Heaped with accolades from the publishing industry for its treatment of race and class, Nunezís novel is set in New York, first on the campus of Barnard College, where two young women become roommates and lifelong acquaintances, although their road will be divergent and filled with conflict.
Georgette George comes from the lower end of the middle class, astonished to find herself at Barnard College in 1968, albeit paired with a roommate of the privileged class, Dooley Ann Drayton from Connecticut: "The word meager came to me the first time I saw her." Dooley soon adopts her middle name, Ann, in protest of her background.
On a campus seething with political activity, anti-Vietnam war groups, Black Panthers and a casual drug culture, the two students talk deep into the night, Ann gravitating to militant organizations, mouthing the slogans she hopes will transform her into "one of the people." Given their backgrounds, the inevitable confrontation occurs and their paths diverge, George entering the world of publishing while coping with an addled, drug-addicted younger sister.
The following years pass in an almost documentary narrative: Ann will be indicted for the killing of a racist policeman when her black boyfriend is shot and killed; George will continue a sporadic relationship with Ann, various communications after the former debutante is incarcerated for life.
In the dispassionate narrative of the novel. Georgette recalls her college years with little emotion, even her brutal rape lumped with the struggles of the less fortunate, as cavalier about the attack as her attitude toward hard drugs: "The first time I ever did heroin, I thought God had bent down from heaven and kissed me on the lips."

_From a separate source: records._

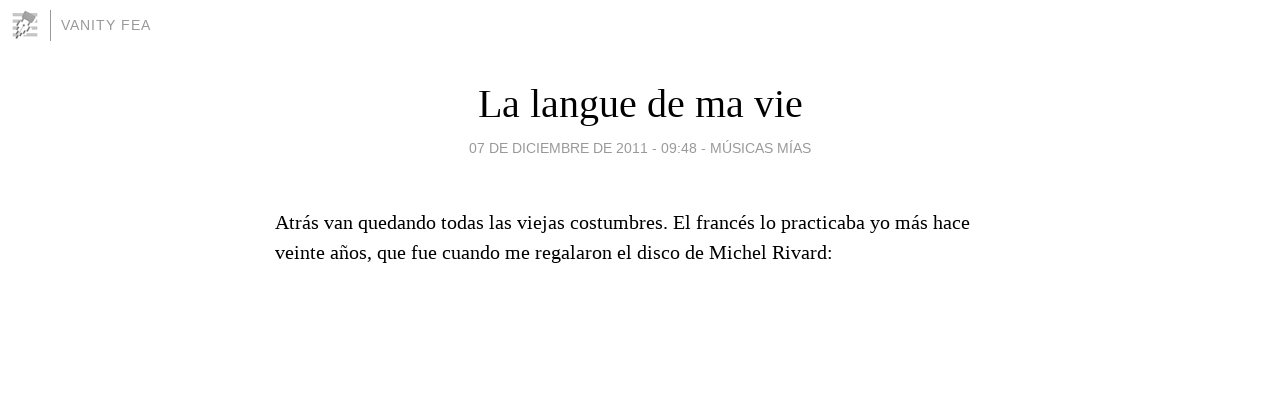

--- FILE ---
content_type: text/html; charset=utf-8
request_url: https://garciala.blogia.com/2011/120703-la-langue-de-ma-vie.php
body_size: 3679
content:
<!DOCTYPE html>
<html lang="es">
<head>
	<meta charset="UTF-8">
	
	<title>La langue de ma vie | Vanity Fea</title>

	<link rel="canonical" href="https://garciala.blogia.com/2011/120703-la-langue-de-ma-vie.php" />
        

	<meta property="og:locale" content="es" />
	<meta property="og:site_name" content="garciala" />

	<meta property="og:type" content="article" />

	<meta property="og:type" content="article" />
	<meta property="og:title" content="La langue de ma vie | Vanity Fea" />
	<meta name="description" property="og:description" content="Atr&aacute;s van quedando todas las viejas costumbres. El franc&eacute;s lo practicaba yo m&aacute;s hace veinte a&ntilde;os, que fue cuando me regalaron el disco de Michel Rivard:      Faut faire avec">

	<meta property="og:url" content="https://garciala.blogia.com/2011/120703-la-langue-de-ma-vie.php" />

	<link rel="alternate" type="application/rss+xml" title="RSS 2.0" href="https://garciala.blogia.com/feed.xml" />

	<link rel="stylesheet" href="//cms.blogia.com/templates/template1/css/styles.css?v=1479210573">
	
	<link rel="shortcut icon" href="//cms.blogia.com/templates/template1/img/favicon.ico" />

	<meta name="viewport" content="width=device-width, initial-scale=1.0" />

	
	

<!-- Google tag (gtag.js) -->
<script async src="https://www.googletagmanager.com/gtag/js?id=G-QCKB0GVRJ4"></script>
<script>
  window.dataLayer = window.dataLayer || [];
  function gtag(){dataLayer.push(arguments);}
  gtag('js', new Date());

  gtag('config', 'G-QCKB0GVRJ4');
</script>

</head>










<body class="page--post">


		<header>



       <a href="https://www.blogia.com">
            <img src="[data-uri]" width="30" height="30" alt="Blogia" />
       </a>

		<div id="blog-title">
		<a href="https://garciala.blogia.com">Vanity Fea</a>
		</div>
		
	</header>






	
	<main style="max-width : 730px;">
	
	




		<article id="post">
			
			<h1><a href="https://garciala.blogia.com/2011/120703-la-langue-de-ma-vie.php">La langue de ma vie</a></h1>





			<div class="post__author-date">
				<time datetime="2011-12-07T09:48:00+00:00" pubdate data-updated="true">
				
					<a href="https://garciala.blogia.com/2011/120703-la-langue-de-ma-vie.php">
						07 de diciembre de 2011 - 09:48					</a>
				</time>
									- <a href="/temas/musicas-mias/">Músicas mías</a>
							</div>

		


			
			
			<div class="post__content">
			
								

				
				<p>Atr&aacute;s van quedando todas las viejas costumbres. El franc&eacute;s lo practicaba yo m&aacute;s hace veinte a&ntilde;os, que fue cuando me regalaron el disco de Michel Rivard:<span style="font-weight: bold;"><span style="font-weight: bold;"><br /> <br /> <br /><object type="application/x-shockwave-flash" data="https://www.youtube.com/v/uJXmMe5Q-Fw?version=3&amp;hl=es_ES" width="480" height="360"><param name="allowFullScreen" value="true" /><param name="allowscriptaccess" value="always" /><param name="src" value="https://www.youtube.com/v/uJXmMe5Q-Fw?version=3&amp;hl=es_ES" /><param name="allowfullscreen" value="true" /></object> </span><br /> <br /> </span></p> <div style="text-align: right;"><big><big><a href="http://www.youtube.com/watch?v=3OZQoXxBsbA"><span style="font-weight: normal;">Faut faire avec</span></a><big><span style="font-weight: normal;"></span></big></big></big><br /> <big><big><big><span style="font-weight: normal;"></span></big></big></big></div><p><big><big><big><span style="font-weight: normal;"><small style="font-weight: normal;"><small><big><big><small> <br /> <br /> </small></big></big></small></small></span></big></big></big></p>			</div>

The style of the novel changes chapter by chapter, including a short manuscript of prison life, as though the author is experimenting with form. In any case, the stories roll out in an undisciplined rush as the author defines her characters without revealing their private yearnings and disappointments, with neither joy nor suffering, only details, as though this is a play waiting for the actors to breathe life into the parts. I am left unbelieving. I have spent my time, like the author, uninvolved.
The use of the n-word is guaranteed to set off alarms, a conceit of this pretentious narrative of race and class in the Sixties; the text does little to give the predominant themes a valid context, couched as they are in the odd behaviors of numbingly egocentric protagonists. Over all, The Last of Her Kind reeks of opportunism, the author mining the more salacious details of the era, sex, drugs and rock n' roll, with a dollop of racism to spice it up. East Coast, West Coast, maybe you had to be there. I was.